• **YOUR OBJECTIVE**: Transcribe only the part of the listing below that begins at the line containing "At what depth" and runs to its final line, keeping both ends.

Scene-based reasoning records:
"""
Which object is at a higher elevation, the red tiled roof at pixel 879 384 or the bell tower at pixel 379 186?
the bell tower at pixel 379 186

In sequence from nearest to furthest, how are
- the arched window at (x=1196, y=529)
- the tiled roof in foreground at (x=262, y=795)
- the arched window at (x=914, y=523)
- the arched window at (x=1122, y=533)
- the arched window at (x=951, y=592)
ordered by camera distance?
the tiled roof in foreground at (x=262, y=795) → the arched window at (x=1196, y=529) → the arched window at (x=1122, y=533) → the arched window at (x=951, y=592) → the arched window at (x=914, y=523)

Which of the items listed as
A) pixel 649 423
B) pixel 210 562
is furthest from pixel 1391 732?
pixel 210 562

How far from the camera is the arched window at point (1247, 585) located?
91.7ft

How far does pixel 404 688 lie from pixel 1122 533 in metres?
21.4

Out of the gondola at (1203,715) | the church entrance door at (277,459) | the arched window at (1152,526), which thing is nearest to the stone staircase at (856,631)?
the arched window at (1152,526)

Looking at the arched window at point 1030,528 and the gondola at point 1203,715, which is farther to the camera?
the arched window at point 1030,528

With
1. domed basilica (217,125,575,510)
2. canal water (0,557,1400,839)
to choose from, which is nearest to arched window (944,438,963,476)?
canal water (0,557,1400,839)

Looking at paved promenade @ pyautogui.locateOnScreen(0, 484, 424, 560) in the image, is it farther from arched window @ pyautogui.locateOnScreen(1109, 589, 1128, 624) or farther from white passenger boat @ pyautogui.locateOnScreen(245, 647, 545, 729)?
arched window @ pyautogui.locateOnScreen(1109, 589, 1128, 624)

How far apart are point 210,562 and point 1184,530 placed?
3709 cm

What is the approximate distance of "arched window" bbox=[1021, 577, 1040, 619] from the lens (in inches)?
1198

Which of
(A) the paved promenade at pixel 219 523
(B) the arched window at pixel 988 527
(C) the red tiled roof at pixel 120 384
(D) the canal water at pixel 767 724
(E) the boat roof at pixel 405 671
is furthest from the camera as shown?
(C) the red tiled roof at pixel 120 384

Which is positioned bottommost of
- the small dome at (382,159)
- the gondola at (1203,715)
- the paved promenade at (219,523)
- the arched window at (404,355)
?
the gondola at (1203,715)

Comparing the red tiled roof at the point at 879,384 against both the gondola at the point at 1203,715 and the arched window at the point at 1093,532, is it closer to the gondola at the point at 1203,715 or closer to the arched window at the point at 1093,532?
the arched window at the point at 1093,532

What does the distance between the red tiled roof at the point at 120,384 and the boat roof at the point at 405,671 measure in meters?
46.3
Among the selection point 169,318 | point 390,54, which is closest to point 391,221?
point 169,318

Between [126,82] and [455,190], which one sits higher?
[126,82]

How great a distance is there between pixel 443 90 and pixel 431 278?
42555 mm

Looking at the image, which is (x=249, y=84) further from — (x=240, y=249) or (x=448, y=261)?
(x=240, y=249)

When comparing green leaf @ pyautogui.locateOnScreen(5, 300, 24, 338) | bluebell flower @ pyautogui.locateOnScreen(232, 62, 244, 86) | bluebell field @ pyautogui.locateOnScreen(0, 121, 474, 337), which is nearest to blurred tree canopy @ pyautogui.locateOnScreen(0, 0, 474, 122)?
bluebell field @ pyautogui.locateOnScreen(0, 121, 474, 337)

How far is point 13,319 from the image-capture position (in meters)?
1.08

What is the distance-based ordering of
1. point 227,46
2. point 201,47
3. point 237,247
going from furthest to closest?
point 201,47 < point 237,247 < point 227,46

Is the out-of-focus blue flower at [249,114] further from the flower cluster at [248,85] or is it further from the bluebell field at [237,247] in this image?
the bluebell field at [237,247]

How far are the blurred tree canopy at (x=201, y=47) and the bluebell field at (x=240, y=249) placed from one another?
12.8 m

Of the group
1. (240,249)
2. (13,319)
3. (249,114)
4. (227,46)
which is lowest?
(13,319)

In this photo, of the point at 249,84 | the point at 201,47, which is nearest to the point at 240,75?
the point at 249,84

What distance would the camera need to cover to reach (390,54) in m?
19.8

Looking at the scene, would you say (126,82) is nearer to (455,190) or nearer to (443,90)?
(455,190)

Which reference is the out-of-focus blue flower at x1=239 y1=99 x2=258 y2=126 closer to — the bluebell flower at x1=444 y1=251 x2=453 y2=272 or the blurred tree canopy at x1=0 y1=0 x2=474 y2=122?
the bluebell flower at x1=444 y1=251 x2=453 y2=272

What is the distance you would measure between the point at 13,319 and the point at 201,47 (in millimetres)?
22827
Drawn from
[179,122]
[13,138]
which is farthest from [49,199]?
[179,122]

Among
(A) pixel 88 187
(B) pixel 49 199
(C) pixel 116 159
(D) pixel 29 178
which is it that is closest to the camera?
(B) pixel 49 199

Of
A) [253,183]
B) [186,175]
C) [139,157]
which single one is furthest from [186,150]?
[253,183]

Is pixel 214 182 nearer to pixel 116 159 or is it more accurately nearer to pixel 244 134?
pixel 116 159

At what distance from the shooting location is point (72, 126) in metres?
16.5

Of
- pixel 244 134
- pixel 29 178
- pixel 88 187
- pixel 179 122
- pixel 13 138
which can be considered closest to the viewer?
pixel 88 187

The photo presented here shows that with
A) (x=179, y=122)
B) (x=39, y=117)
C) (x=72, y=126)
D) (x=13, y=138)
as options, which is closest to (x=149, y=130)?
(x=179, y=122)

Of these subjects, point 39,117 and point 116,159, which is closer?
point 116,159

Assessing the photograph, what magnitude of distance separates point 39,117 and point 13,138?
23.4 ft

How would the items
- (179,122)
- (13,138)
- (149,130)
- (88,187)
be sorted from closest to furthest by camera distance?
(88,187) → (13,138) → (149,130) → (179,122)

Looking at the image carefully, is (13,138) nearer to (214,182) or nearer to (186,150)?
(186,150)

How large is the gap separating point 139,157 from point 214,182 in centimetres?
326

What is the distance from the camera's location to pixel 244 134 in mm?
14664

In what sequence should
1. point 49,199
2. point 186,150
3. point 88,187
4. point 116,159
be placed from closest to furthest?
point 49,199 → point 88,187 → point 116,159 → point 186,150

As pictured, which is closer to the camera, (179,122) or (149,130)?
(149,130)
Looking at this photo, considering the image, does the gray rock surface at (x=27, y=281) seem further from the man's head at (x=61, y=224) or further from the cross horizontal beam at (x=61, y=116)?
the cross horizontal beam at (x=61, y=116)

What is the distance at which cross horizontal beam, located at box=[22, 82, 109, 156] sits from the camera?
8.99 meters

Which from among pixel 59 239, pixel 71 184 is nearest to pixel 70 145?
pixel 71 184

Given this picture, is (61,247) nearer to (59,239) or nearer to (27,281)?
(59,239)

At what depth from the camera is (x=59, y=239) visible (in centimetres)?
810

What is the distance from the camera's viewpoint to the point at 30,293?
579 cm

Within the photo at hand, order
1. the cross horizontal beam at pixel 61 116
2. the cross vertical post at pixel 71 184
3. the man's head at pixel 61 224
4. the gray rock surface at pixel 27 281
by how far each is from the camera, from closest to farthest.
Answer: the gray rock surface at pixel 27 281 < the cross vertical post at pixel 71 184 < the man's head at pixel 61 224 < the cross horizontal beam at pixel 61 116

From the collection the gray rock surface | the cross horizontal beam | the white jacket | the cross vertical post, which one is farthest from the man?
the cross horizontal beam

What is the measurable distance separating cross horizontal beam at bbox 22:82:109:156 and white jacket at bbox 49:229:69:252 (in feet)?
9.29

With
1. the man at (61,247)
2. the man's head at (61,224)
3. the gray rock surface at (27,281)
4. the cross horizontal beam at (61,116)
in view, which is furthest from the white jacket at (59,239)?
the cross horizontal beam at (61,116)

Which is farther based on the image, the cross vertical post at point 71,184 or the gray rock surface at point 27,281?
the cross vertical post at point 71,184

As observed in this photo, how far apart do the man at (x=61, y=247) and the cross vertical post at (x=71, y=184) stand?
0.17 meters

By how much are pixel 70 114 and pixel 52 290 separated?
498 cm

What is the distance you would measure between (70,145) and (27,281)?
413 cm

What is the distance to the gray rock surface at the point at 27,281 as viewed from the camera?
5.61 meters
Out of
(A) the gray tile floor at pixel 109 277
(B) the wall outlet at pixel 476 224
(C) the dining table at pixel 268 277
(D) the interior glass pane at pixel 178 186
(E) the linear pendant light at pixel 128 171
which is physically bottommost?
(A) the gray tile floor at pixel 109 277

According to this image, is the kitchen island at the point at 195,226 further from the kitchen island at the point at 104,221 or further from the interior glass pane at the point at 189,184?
"""
• **TASK RESULT**:
At what depth from the camera is (x=59, y=239) visible (in centimetres)?
810

What is the distance from the camera's viewpoint to the point at 30,293?
579 cm

Within the photo at hand, order
1. the cross horizontal beam at pixel 61 116
2. the cross vertical post at pixel 71 184
3. the man's head at pixel 61 224
4. the gray rock surface at pixel 27 281
by how far each is from the camera, from closest to farthest.
Answer: the gray rock surface at pixel 27 281 < the cross vertical post at pixel 71 184 < the man's head at pixel 61 224 < the cross horizontal beam at pixel 61 116

From the collection the gray rock surface | the cross horizontal beam | the white jacket | the cross vertical post, which one is farthest from the man?
the cross horizontal beam

What is the measurable distance separating cross horizontal beam at bbox 22:82:109:156 and white jacket at bbox 49:229:69:252 (in feet)?
9.29

With
1. the man at (61,247)
2. the man's head at (61,224)
3. the gray rock surface at (27,281)
4. the cross horizontal beam at (61,116)
in view, which is furthest from the white jacket at (59,239)?
the cross horizontal beam at (61,116)

Which is farther based on the image, the cross vertical post at point 71,184 or the gray rock surface at point 27,281?
the cross vertical post at point 71,184

As observed in this photo, how far apart do the man at (x=61, y=247) and the cross vertical post at (x=71, y=184) stand?
0.17 meters

By how much are pixel 70 114 and pixel 52 290 separated?
498 cm

What is the distance you would measure between (70,145) and (27,281)?
413 cm

What is the distance to the gray rock surface at the point at 27,281 as viewed from the camera?
5.61 meters
Out of
(A) the gray tile floor at pixel 109 277
(B) the wall outlet at pixel 476 224
(C) the dining table at pixel 268 277
(D) the interior glass pane at pixel 178 186
(E) the linear pendant light at pixel 128 171
which is physically bottommost?
(A) the gray tile floor at pixel 109 277

According to this image, is the kitchen island at the point at 195,226 further from the kitchen island at the point at 104,221 or further from the interior glass pane at the point at 189,184?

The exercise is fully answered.